His horse was turned sideways to block the track and he gazed straight ahead, to quell any further argument. Back we went into the bastion and found another track leading down to the city. But here too our way was blocked by a cavalryman. By now we were accompanied by a furious posse of soldiers. “The French have gone in, the Turks have gone in. They’ll take everything. What about us?”
The officer remained impassive while the men retreated and stood at a distance. Nora, however, swore under her breath, took hold of my arm, dragged me behind the horse, and marched me on down the track, with the cavalry officer shouting after us and the band of soldiers yelling encouragement.
The track led past the pitiful remains of a domed church and into a deep ravine running down to the outer suburb of Sebastopol. Along this same scarred track hundreds of Russians must have marched each night at the start of their watch, heads full of the hours ahead, of the boredom and sudden shocks, the prospect of injury or death. Now the only Russians left were the dead. The street was paved with broken shells and shot that crunched underfoot and this sound was oddly clean and comforting compared to the sight of broken houses, the corpse of a man crawled into a doorway, another neatly propped against a wall, a dead horse lying on its side with its torn belly swarming with flies.
“Where do we go?” I cried to Nora. “How will we ever find them?”
It seemed like a violation to witness the city in this state, as if she had once been a gracious woman dressed in fine clothes but was now sprawled naked. The houses were reduced to doorways and window openings, the churches tumbledown and charred, no single building intact as the wind gusted along alleys and sent grit and rubbish skittering against piles of rubble. The deeper we got into the city, the more the streets teemed with French and Turkish soldiers laden with plunder stuffed under their arms or bundled on their backs: petticoats, bits of crockery, icons, garden tools, pictures, chairs, even bed-headboards. For a mad moment I caught an atmosphere of festival.
Beyond the stench of smoke and carnage there was a sudden whiff of brine and I realized that we must be almost at the sea. The road became deserted; no-one was frantically searching from house to house, no more allied soldiers with their armfuls of booty.
In fact a pall of silence had fallen and a few men were clustered round the door of a vast building that looked, from its ruined grandeur, as if it might once have been a civic hall.
A British officer was on the steps and held up his hand. “It’s the hospital,” he said. “You don’t want to be in there.”
“We are looking for Captain Max Stukeley,” said Nora. “Have you seen him?”
We didn’t wait for a reply. Inside were the remains of a grand lobby, the fragment of a balustrade, the shattered head of a plaster cherub. The few from the allied camp who had dared enter had covered their mouths and noses and peered about with outraged eyes; Mrs. Seacole was there, a reporter with a notebook, a couple of officers, an English doctor. Nora and I paused a moment, then stepped in among them.
Fifteen
DERBSHIRE, 1844
 
 
 
R
osa showed me her last secret on a hot, hot day,
when the lanes were coated with dust, even the flies were too crushed by the heat to raise themselves from the hedgerows, and the molten sky sank on the hills like a plump cushion.
She and I were listless and cross with each other because she had suggested a swim but when we reached the pool in the woods I refused to go in. The water looked cool and clean but you could never be sure, and when I dabbled my fingertips a water boatman skimmed away across the surface. “You can swim while I watch,” I said.

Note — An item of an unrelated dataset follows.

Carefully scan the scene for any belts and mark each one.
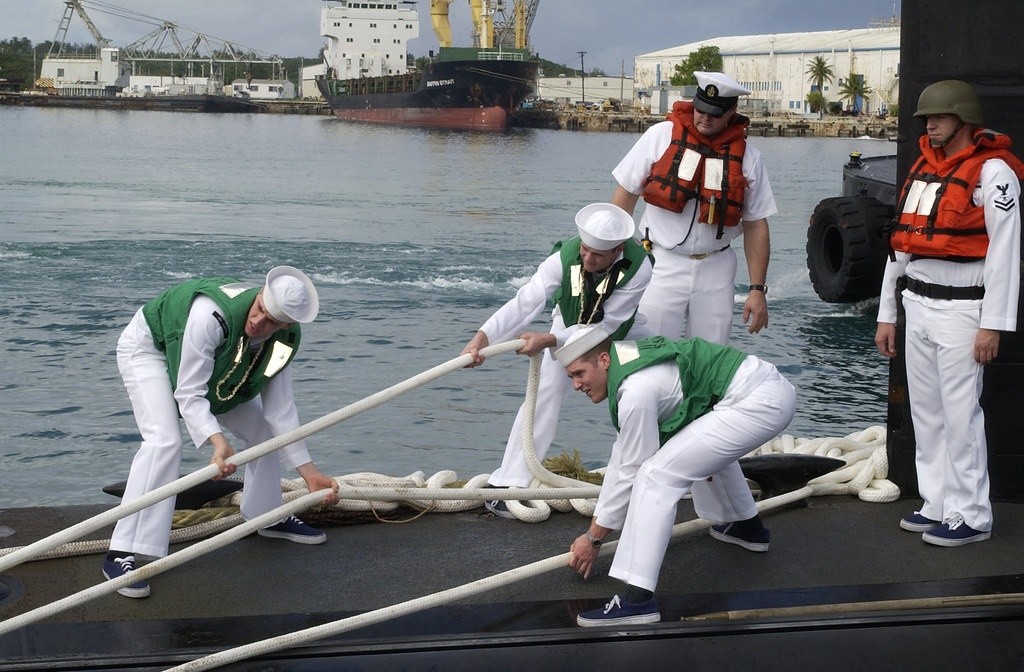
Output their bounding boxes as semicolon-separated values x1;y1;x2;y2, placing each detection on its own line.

“It’s no fun by myself. I do things on my own all the time when you’re not here. We could race each other across if you came in with me.”
“I can barely swim. I only ever try when we go to the seaside.”
“Well, paddle, then.”
“Max will go with you.”
“I want to do things with you to make the most of you while you’re here.”
In the end we wandered off along the path through the birch wood and out onto the hillside.
“Where are we going then?” I said, when we had panted right to the top and could see down into the narrow valley on the other side.
Rosa had twisted her hair into a knot to allow the air to circulate more freely on her neck and her cheeks were unusually pink. She was looking dead ahead and her expression, both obstinate and nervous, frightened me.
“Where are we going?” I said again.
“You’ll see.”
“I’m very hot.”
“It’ll be cool where we’re going. And anyway, it’s not much further.”
But it seemed a very long way to me. The lane wove between dry stone walls to the valley bottom and then into a little copse with a stream rushing over stones. When I looked back I could see we had come far, far down and that it would be a steep climb home. The lane wound on for about another half-mile until we came to a little hamlet of stone cottages and on the left a much larger house, set well back behind high walls and locked gates, which of course proved no deterrent to Rosa.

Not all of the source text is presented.